TASKS FOR THIS EXERCISE:
**A.** In the story about climbing the North Peak of Index, what brand was the writer's pack?
**B.** Write the next part of the story about climbing the North Peak of Index, picking up right after its last paragraph.

--- Start SELECTED EXCERPT ---

Here’s a short article I wrote for the Northwest Climbing Journal two decades ago that didn‘t get included in the first edition with some of the other things I wrote. It’s for all you sad-sack Northwest climbers that thrash around in the slide alder and devil’s club. In the rain…
Land of Shadow
By Don Harder
Sometimes it's difficult if not impossible to talk about things that happen in the mountains. Especially if you were the only person involved, if there was no one else witness to the events. It wasn't until 25 years later, while watching a movie in the theater, that the full impact of what happened on the North Peak of Index came home.
I'm not sure whose idea it was, it might have been mine, but I wish they'd kept their fat mouth shut. I knew better then to go up on Mt Index. I'd heard nothing but harrowing stories about what a pile of choss it was and how epic the descent was. The former wasn't completely true, the latter was. In retrospect, I'm lucky that I didn't make the descent the fast way-the really fast way.
One July morning in 1973 found four of us, Don Brooks, Brent Hoffman, Tom Kuehn and myself heading up to Lake Serene with full packs to climb the North Peak of Index. We're talking full packs. We didn't know what we were going to encounter so we brought everything. Everything except enough water. We had pitons, hammers, ice axes, crampons, etc. Fortunately, though, we had these really crappy packs that were a test of fortitude in themselves. My Millet pack had a 1/2" belly strap and shoulder straps that were guaranteed to bruise. Nothing but the best for us.
Decades later, Jim Bridwell was at my house when he spied an almost perfectly preserved Millet pack acting as gear storage in my basement. He made some comment and I asked him if he wanted it. He said emphatically, yes. There's no accounting for taste. I gladly gave the hateful thing to him and have no idea what he used it for but I was better off without it.
We stopped at the lake for a few minutes to check out possible lines on the middle Norwegian Buttress. That was an adventure yet to come. It was early in the morning but it was already hot and of course we were overdressed. We herfed to the base and, before we knew it, we were on the route. The terrain turned from hiking to 4th class without warning. I don't remember if we roped up at this point, we probably just simul-soloed it.
The climbing wasn't that spectacular but the scenery and setting were. If you've never been up there, the North Peak of Index is a HUGE piece of rock. The regular route winds up the East and North side and the views down the valley are amazing. The Index Town Wall looks like a tiny little lump, which it is in perspective.

--- End SELECTED EXCERPT ---
--- Start EXTRACTED RECORDS ---

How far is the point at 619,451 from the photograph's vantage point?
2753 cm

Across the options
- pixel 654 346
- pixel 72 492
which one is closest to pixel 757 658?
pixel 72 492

--- End EXTRACTED RECORDS ---

ANSWERS TO EACH TASK:
**A.** A Millet pack.

**B.**
Brent brought this goofy little plastic tube, the kind you use for blowing out boltholes. His theory was that he could use it for sucking up small trickles of water in little seeps. We all laughed at him- at least till our water ran out. Then he was the hero of the day. We soon found ourselves crowding around him whenever a seam of water appeared, waiting our turn at the tube.
We were all jacked up and I must have been a little more so because slowly the others dropped away behind me. They were out of sight but I could hear their muted chatter way down below and to the side. I was in a world of my own.
Somewhere along the way, I got off route. It just sort of happened. I remember realizing that I wasn't following well-worn holds or footsteps. No big deal, it was still easy. A few hundred feet or so and I'd be back on route so I just kept climbing.
Now, along with full packs we were all wearing mountain boots. I had Galibier Super Guides which were great mountaineering boots but not so hot at any other type of climbing. For most of the North Peak, they were overkill. For the kind of climbing I was getting into, they were just kill.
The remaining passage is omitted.